Médécine Nucléaire

NucMed

La médecine nucléaire utilise des radio-isotopes pour visualiser (diagnostiquer) et traiter les tumeurs dans le corps humain. De nombreux hôpitaux utilisent des scanners PET (tomographie par émission de positons) et SPECT (tomographie informatisée à émission monophotonique), qui utilisent couramment des radio-isotopes pour visualiser les tumeurs dans le corps. Avant un tel scanner, une solution contenant un radio-isotope fixé à un composé chimique spécifique est injectée au patient. Dans le cas de l'imagerie moléculaire, le composé chimique (auquel le radio-isotope est fixé) va cibler et se lier aux cellules tumorales dans le corps. À partir de l'émission de rayonnement par le radio-isotope de diagnostic, nous pouvons visualiser la tumeur (en détectant le rayonnement gamma ou les photons quittant le corps humain). Par ailleurs, le rayonnement dit bêta ou alpha, émis par un isotope de traitement, n'a qu'une très courte portée à l'intérieur du corps humain, jusqu'à quelques mm pour le rayonnement

bêta et environ 50 µm pour le rayonnement alpha. L'énergie déposée par une particule alpha d'un tel radio-isotope est suffisante pour tuer la cellule malveillante. Par conséquent, l'un des principaux avantages de la thérapie ciblée par radionucléides est qu'elle réduit les dommages collatéraux au tissu sain. Ceci permet l’usage d’un tel traitement dans le cas de tumeurs distribuées dans le corps (métastases ou cellules cancéreuses se déplaçant).

Le traitement ciblé par radionucléides est une méthode de traitement du cancer très prometteuse, en particulier dans les cas où des méthodes plus classiques (intervention chirurgicale, traitement par irradiation de l’extérieur, …) ne peuvent être utilisées. Cependant, l'extension de ce traitement à un grand nombre de patients est entravée par l'insuffisance des stocks de radio-isotopes. MYRRHA jouera un rôle majeur pour combler cette lacune. La puissance élevée de l'accélérateur de protons et des programmes de production d'isotopes dédiés permettront la production de ces isotopes en grandes quantités. De plus, on peut produire différents isotopes de la même famille (comme divers isotopes du terbium) avec une pureté isotopique extrêmement élevée. Certains de ces isotopes ont de bonnes propriétés pour l'imagerie (émetteurs gamma et bêta) alors que d'autres sont mieux adaptés au traitement (surtout les émetteurs alpha, mais aussi dans une moindre mesure bêta). Lorsque l'on utilise des isotopes de la même famille pour l'imagerie et le traitement (dans l'approche « théranostique »), chacun des isotopes peut partager le même agent de ciblage, ce qui permet de mettre en œuvre un soin plus personnalisé. La réaction du corps à la prise de médicaments peut être mieux évaluée et la dose nécessaire au traitement peut être estimée avec plus de précision. Il s'agit d'un élément clé pour la réussite d'un traitement.

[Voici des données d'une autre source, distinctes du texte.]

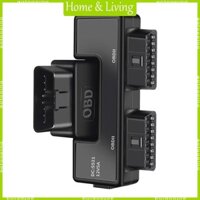 Aoto Ô Tô Xe Tải OBD Cáp Mở Rộng OBD2 Một Chia Thành Hai Dây Adapter 16 Pin Kết Nối Cáp Chuyển Đổi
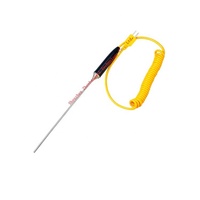 Sonda de temperatura de gases de escape Pt100 RTD con termopar tipo K, impermeable, para hornos industriales HVAC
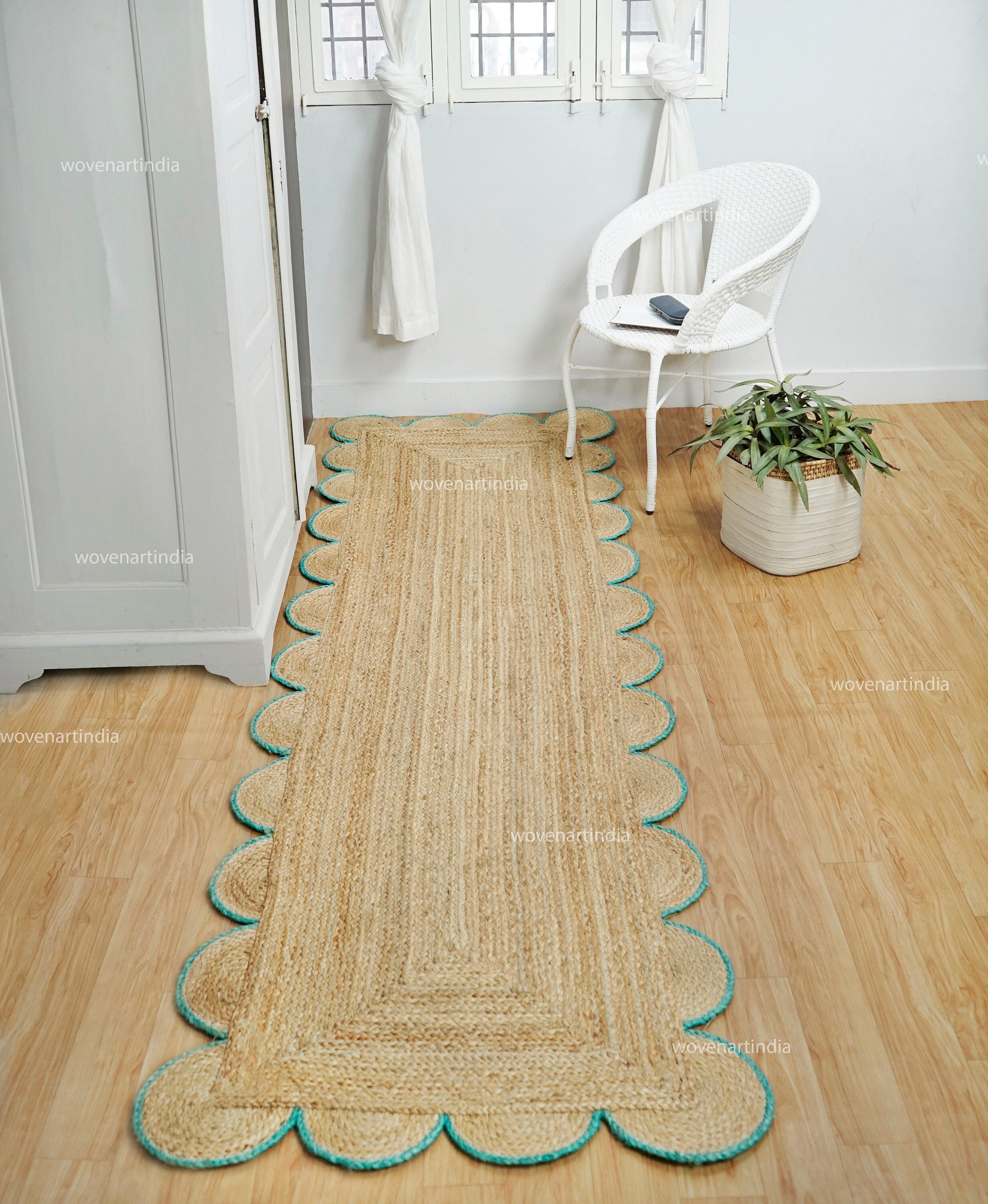 Teal coral rug - Etsy Österreich, image size:2463x3000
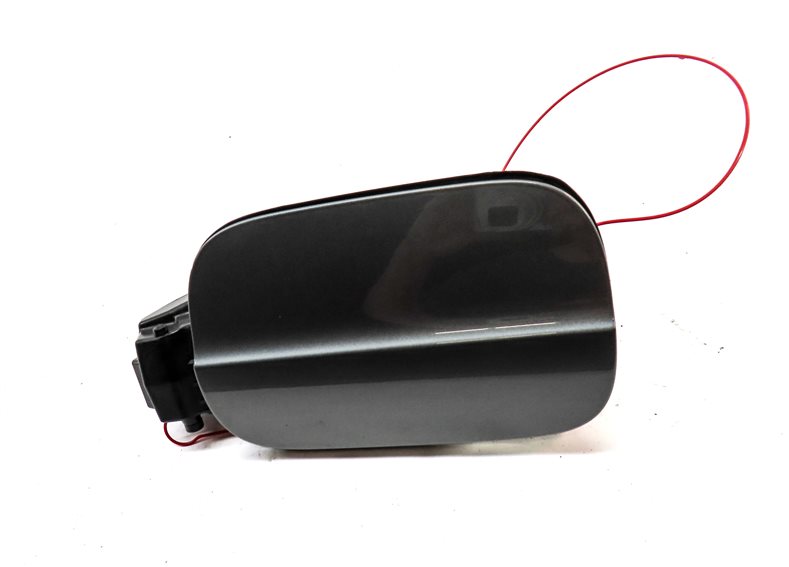 Thumbnail 2: 2010-2015 AUDI Q7 (4L) FUEL TANK DOOR LID COVER TRIM w/ HOUSING (Gray)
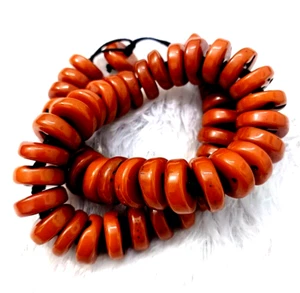 Tribal Tibetan Banjara Handmade Amber Look Necklace Boho Gypsy Ethnic Resin Bead - Picture 1 of 6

Aujourd'hui, plus de 10 000 hôpitaux dans le monde utilisent des radio-isotopes en médecine et environ 90% des procédures sont destinées au diagnostic (visualisation des tumeurs). Le radio-isotope le plus couramment utilisé en imagerie SPECT est le technétium-99 (Tc-99), qui est formé par la désintégration du molybdène-99. Plus de 30 millions d'interventions sont réalisées chaque année avec ce radio-isotope, ce qui représente environ 80% de toutes les interventions de médecine nucléaire dans le monde. Actuellement, le réacteur BR2 du SCK CEN est un acteur majeur dans l'approvisionnement mondial en Tc-99. Le réacteur MYRRHA assumera ce rôle lorsqu'il deviendra opérationnel.